3.2.1. Tendances socio-démographiques et niveaux de mobilité

Les transformations du marché de l’emploi, le vieillissement de la population et l’éclatement de la cellule familiale influent de manière plus que transitoire sur les caractéristiques structurelles des ménages. On recense ainsi une part croissante de foyers inactifs, âgés et de petite taille (62 % des ménages comptent une ou deux personnes en 1999). Les personnes vivant seules et les foyers monoparentaux sont passés respectivement de 20 % à 31 % et de 3 % à 7 % entre 1968 et 1999.

Par ailleurs, entre 1975 et 2002, la polarisation de l’emploi au sein des ménages en âge d’être actifs 1 s’est accentuée : l’emploi est saturé dans 68 % des ménages (contre 57 % en 1975) dans le même temps la proportion de foyers inactifs a presque doublé (de 6 % à 12 %) [Ravel, 2005]. Cette situation pénalise fortement les familles monoparentales : plus d’un quart se trouve aujourd’hui sans emploi contre moins de 10 % au milieu des années soixante-dix. Le déclin des ménages mixtes au sens de l’emploi, s’explique par la part croissante de foyer d’un seul adulte ainsi que par la féminisation du marché du travail. Au sein des couples avec enfant, la proportion de ménages où chaque conjoint travaille est passée de 45 % à 62 % sur la période.

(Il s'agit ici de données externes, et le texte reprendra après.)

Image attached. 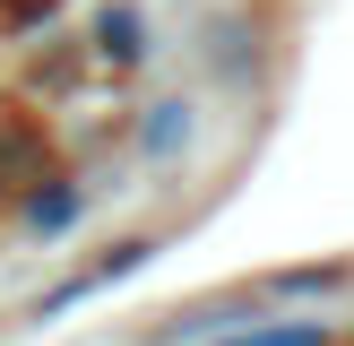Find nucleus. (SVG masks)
<instances>
[{"label":"nucleus","instance_id":"nucleus-3","mask_svg":"<svg viewBox=\"0 0 354 346\" xmlns=\"http://www.w3.org/2000/svg\"><path fill=\"white\" fill-rule=\"evenodd\" d=\"M95 52L130 69V61H138V9H104V17H95Z\"/></svg>","mask_w":354,"mask_h":346},{"label":"nucleus","instance_id":"nucleus-1","mask_svg":"<svg viewBox=\"0 0 354 346\" xmlns=\"http://www.w3.org/2000/svg\"><path fill=\"white\" fill-rule=\"evenodd\" d=\"M26 182H44V130L35 121H0V199L26 190Z\"/></svg>","mask_w":354,"mask_h":346},{"label":"nucleus","instance_id":"nucleus-4","mask_svg":"<svg viewBox=\"0 0 354 346\" xmlns=\"http://www.w3.org/2000/svg\"><path fill=\"white\" fill-rule=\"evenodd\" d=\"M182 138H190V113H182V104H156V121H147V156H173Z\"/></svg>","mask_w":354,"mask_h":346},{"label":"nucleus","instance_id":"nucleus-2","mask_svg":"<svg viewBox=\"0 0 354 346\" xmlns=\"http://www.w3.org/2000/svg\"><path fill=\"white\" fill-rule=\"evenodd\" d=\"M78 208H86V190H78V182H52V190H35V199H26V225H35V234H61Z\"/></svg>","mask_w":354,"mask_h":346},{"label":"nucleus","instance_id":"nucleus-5","mask_svg":"<svg viewBox=\"0 0 354 346\" xmlns=\"http://www.w3.org/2000/svg\"><path fill=\"white\" fill-rule=\"evenodd\" d=\"M234 346H320V329H268V338H234Z\"/></svg>","mask_w":354,"mask_h":346}]
</instances>
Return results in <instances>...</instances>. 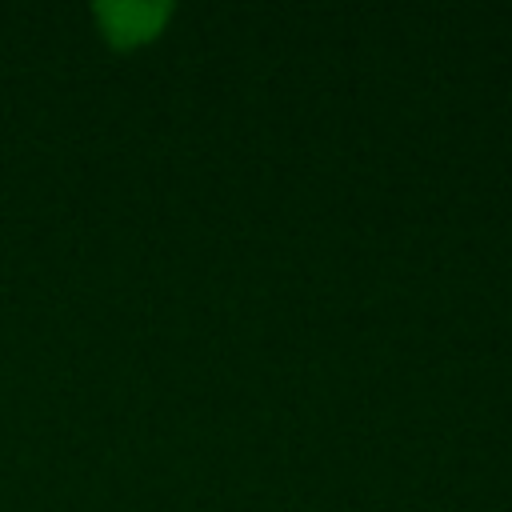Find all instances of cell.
<instances>
[{"instance_id": "cell-1", "label": "cell", "mask_w": 512, "mask_h": 512, "mask_svg": "<svg viewBox=\"0 0 512 512\" xmlns=\"http://www.w3.org/2000/svg\"><path fill=\"white\" fill-rule=\"evenodd\" d=\"M172 16H176L172 0H96L92 4L96 32L116 52H136L160 40Z\"/></svg>"}]
</instances>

Les différentes étapes qui façonnent le cycle de vie de l’individu et du ménage (décohabitation, installation en couple, arrivée des enfants, retraite) sont moins linéaires qu’autrefois. L’allongement des études ainsi que la précarité et la flexibilité du travail retardent l’entrée sur le marché du travail. Ainsi, si la solidarité familiale permet de stabiliser l’âge de décohabitation [Villeneuve-Gokalp, 2001], il reste que l’indépendance financière est acquise de plus en plus tard 2 . En outre, les aller-retours des enfants entre le domicile parental et leur propre logement ne sont pas rares [Laferrère, 2005]. Le décalage temporel constaté en matière d’indépendance se vérifie également quant à l’âge du premier enfant ou du mariage. Plus tardives, les étapes du cycle de vie sont également devenues moins régulières et ces évolutions peuvent également être reliées à la plus grande fragilité des unions qui conduit à une remise en cause de la structure familiale traditionnelle. Enfin, aux âges élevés, l’augmentation de l’espérance de vie fait que les couples vieillissent plus souvent à deux et en meilleure santé, même si en la matière de fortes disparités demeurent entre hommes et femmes.

Ces transformations suscitent des besoins accrus de mobilité autonome qui se traduisent par une nécessité croissante d’accès à la voiture particulière, au moins lorsque les performances des transports en commun ne permettent pas de satisfaire les besoins. L’individualisation des modes de vie et l’instabilité des parcours professionnels et personnels supposent en effet des capacités de réactivité renforcées. Il reste cependant que vis-à-vis de l’équipement automobile « les moteurs principaux de la croissance sont derrière nous ». La progression de la motorisation, plus lente qu’au cours des années précédentes, sera essentiellement portée par le multi-équipement des ménages. « Nous sommes ici à la fin d’un processus à l’œuvre depuis cinquante ans, où les différentes populations ont eu progressivement et successivement accès à la norme de la mobilité rapide, flexible et ont intégré cette norme pour mettre en œuvre leur projet social » [Massot et Orfeuil, 2005, p. 93]. Quant aux modifications du système productif, il semblerait qu’elles ne soient pas tout à fait en mesure de compenser la baisse du taux de croissance de la mobilité liée à l’accroissement continu de la part d’inactifs au sein de la population. Ceux-ci ont en effet des niveaux de mobilité plus faibles, leurs pratiques sont moins concentrées dans le temps mais plus diversifiées en motifs. Au total, ces tendances semblent écarter les scénarios d’une explosion des mobilités au moins au quotidien [Massot et Orfeuil, 2005].

Notes
1.

D’après les calculs de Ravel [2005] à partir des enquêtes sur l’emploi de l’INSEE. Le champ d’observation est constitué des ménages d’au moins un individu âgé de 15 à 59 ans (ni étudiant, ni retraité).

2.

« Dans les générations des années 50, la dépendance complète, définie par la privation simultanée des trois attributs de l’indépendance (travail stable, logement indépendant, vie en couple) ne se prolongeait donc pas à un âge avancé : 3 % des jeunes de ces générations restaient dans cette situation au-delà de 24 ans. A partir des générations de la fin des années 60, ces pourcentages s’élèvent fortement pour être multipliés par 6 parmi les jeunes nés en 1970-1971 (18 %) » [Galland, 2001, p. 21].